Data transformation ideas around old/new user data

HI, we're migrating from username sign in, to okta that uses email as user id. we have an existing user info data with user id as username (xfsgsbss) but we would have a new data with user id as email(fdhsvbsjsbsjsh@email.com). I want to be able to join both old and new data and make sure the right attributes goes to them, but also create a dedup user (or unique user) so same user attributes with username will not be inflated by the same user attributes with email, basically not overcounting.

Any ideas or tips would help. Thank you

Best Answer

  • MarkSnodgrass
    Answer ✓

    It's very unclear as to how you can map the old user id to the new user id based on the way you are describing it. I would suggest you upload a spreadsheet that has two columns, old user id and new user id that serves as a lookup table. You can then create an ETL that has 3 input datasets: old id table, new id table, and the lookup table spreadsheet. You can then perform a join from your old id table to your lookup table and then join this to your new id table.

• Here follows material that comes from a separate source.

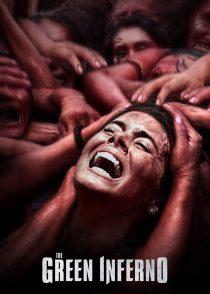 دوزخ سبز – The Green Inferno 2013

Finally, you can use the group by tile to eliminate duplicates by doing a count on your new id names.

    **Check out my Domo Tips & Tricks Videos

    **Make sure to <3 any users posts that helped you.
    **Please mark as accepted the ones who solved your issue.

Answers

  • You can use a formula tile to populate a new user id column in your old dataset by just appending the @email.com with a CONCAT formula:

    CONCAT(`Old User Name`, '@email.com')
    

    Then you can use that new field to join to your new dataset and get similar records.

    **Was this post helpful? Click Agree or Like below**
    **Did this solve your problem? Accept it as a solution!**
  • @GrantSmith Thanks for the response

    One thing I forgot to add is, there are some users with multiple username to their email, but after migration if a user has more than one username to their email, their usage will be aggregated to their email . so the above might not work in that case.

  • Hi @Pellogat, in the case of multiple usernames for any email, does it work to just include the latest username to email?

  • @Pellogat

    Does you old system have an email address associated with the usernames or do you only have the usernames?

    How can you determine in the old system if a user has multiple usernames / accounts?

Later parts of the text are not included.